A friend from Coach Kiernan’s Boys Club, Stephen Scull, would often invite me to his parents’ house on Georgica Lane for lunch and a swim in their pool. I was taken then by his family’s collection of work by Warhol, Lichtenstein, Johns, Twombly, and Rauschenberg. These artworks seemed to an 11-year-old East Hampton kid to be somewhat odd but were, nevertheless, like Ronnie Chalif’s Op Art, strangely captivating. In 1963, the Neskis’ Chalif House, like these artworks, was an almost unrecognized precursor of new and gigantic waves that were soon to engulf the worlds of art and architecture.

Today, while the Chalif House sits in the middle of the Ocean Avenue Historic District, it enjoys no extraordinary historic protection. This is because of its status as a “non-contributing building.” Historic districts typically focus on a “period of significance,” usually within a fairly tight time frame, and then usually only on those structures best exemplifying that particular stylistic period.
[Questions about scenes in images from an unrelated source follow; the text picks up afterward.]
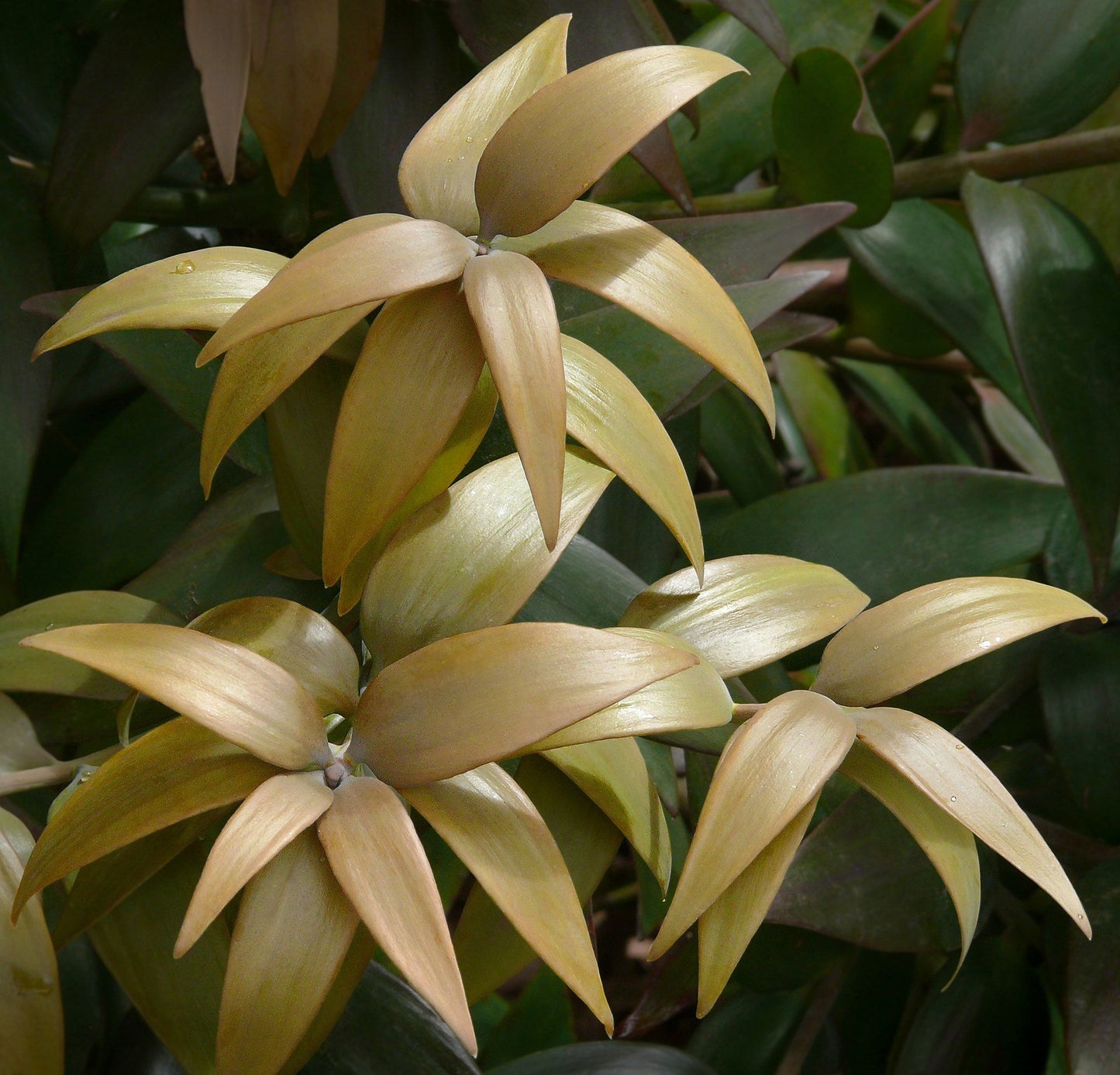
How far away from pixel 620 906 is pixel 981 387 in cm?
57

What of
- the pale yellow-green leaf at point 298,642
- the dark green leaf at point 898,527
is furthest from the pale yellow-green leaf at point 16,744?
the dark green leaf at point 898,527

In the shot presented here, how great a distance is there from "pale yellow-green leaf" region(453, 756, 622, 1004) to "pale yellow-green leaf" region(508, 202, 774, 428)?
4.7 inches

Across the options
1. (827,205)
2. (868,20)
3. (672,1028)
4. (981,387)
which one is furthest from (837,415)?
(672,1028)

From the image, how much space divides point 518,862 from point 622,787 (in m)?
0.05

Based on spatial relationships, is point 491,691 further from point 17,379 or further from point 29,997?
point 17,379

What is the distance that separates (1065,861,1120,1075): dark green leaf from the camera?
42 cm

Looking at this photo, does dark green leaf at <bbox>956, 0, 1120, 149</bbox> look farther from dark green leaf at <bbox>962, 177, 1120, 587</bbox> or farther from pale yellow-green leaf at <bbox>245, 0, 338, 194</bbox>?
pale yellow-green leaf at <bbox>245, 0, 338, 194</bbox>

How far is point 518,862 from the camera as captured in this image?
231mm

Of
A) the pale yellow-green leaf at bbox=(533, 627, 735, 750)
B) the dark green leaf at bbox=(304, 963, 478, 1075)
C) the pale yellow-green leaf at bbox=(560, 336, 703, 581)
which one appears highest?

Given East Hampton’s ongoing loss of significant modernist buildings, as cited by Alastair Gordon and others, perhaps it is time to rethink the need to protect these irreplaceable cultural assets. Perhaps the village and town should commission Mr. Gordon to prepare a detailed report that could become the underpinning of a modernist overlay district encompassing all or most of the remaining culturally significant properties.

Why, you ask?

Simply put, so that in another hundred years, another old codger like me can reminisce about his childhood growing up among the important cultural symbols of another age then passed.


Chris Reutershan lives in Bel Air, Md.